# THE RECORDS
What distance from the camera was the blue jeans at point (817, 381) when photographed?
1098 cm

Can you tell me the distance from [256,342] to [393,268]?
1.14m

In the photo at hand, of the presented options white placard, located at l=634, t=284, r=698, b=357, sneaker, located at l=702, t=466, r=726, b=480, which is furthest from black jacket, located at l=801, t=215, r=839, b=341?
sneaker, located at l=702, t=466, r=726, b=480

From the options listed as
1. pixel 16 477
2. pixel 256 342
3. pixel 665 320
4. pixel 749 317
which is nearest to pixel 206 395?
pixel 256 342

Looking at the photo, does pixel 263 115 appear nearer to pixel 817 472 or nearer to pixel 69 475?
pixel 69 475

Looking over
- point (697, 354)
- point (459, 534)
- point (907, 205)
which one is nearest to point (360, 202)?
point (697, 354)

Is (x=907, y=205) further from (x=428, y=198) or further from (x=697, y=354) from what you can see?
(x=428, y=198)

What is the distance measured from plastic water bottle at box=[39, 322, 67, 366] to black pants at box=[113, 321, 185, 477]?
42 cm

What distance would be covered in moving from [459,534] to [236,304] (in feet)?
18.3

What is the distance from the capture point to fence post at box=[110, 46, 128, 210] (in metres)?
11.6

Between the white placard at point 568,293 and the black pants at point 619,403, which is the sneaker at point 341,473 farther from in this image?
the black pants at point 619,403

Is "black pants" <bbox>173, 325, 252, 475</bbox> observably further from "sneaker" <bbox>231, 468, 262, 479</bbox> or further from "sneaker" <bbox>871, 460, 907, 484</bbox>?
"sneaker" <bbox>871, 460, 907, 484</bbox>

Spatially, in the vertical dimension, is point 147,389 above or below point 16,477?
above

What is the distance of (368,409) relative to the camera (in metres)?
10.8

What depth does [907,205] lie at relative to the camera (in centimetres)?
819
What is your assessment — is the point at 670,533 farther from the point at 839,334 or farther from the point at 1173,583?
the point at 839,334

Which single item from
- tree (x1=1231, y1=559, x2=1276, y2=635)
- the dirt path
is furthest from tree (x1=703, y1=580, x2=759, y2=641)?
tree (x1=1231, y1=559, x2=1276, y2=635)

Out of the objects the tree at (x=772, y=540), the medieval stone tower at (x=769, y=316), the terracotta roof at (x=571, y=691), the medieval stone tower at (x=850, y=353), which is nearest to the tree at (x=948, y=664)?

# THE PROBLEM
Can you write out the rows above word for word, starting at the line containing "What depth does" and ending with the last line of the rows?

# OUTPUT OF THE TASK
What depth does [907,205] lie at relative to the camera (in centimetres)?
819
What is your assessment — is the point at 670,533 farther from the point at 839,334 or farther from the point at 1173,583?
the point at 839,334

Which single item from
- tree (x1=1231, y1=559, x2=1276, y2=635)
- the dirt path
is furthest from tree (x1=703, y1=580, x2=759, y2=641)?
tree (x1=1231, y1=559, x2=1276, y2=635)

Out of the objects the tree at (x=772, y=540), the medieval stone tower at (x=769, y=316), the terracotta roof at (x=571, y=691), the medieval stone tower at (x=850, y=353), which is nearest to the tree at (x=948, y=664)?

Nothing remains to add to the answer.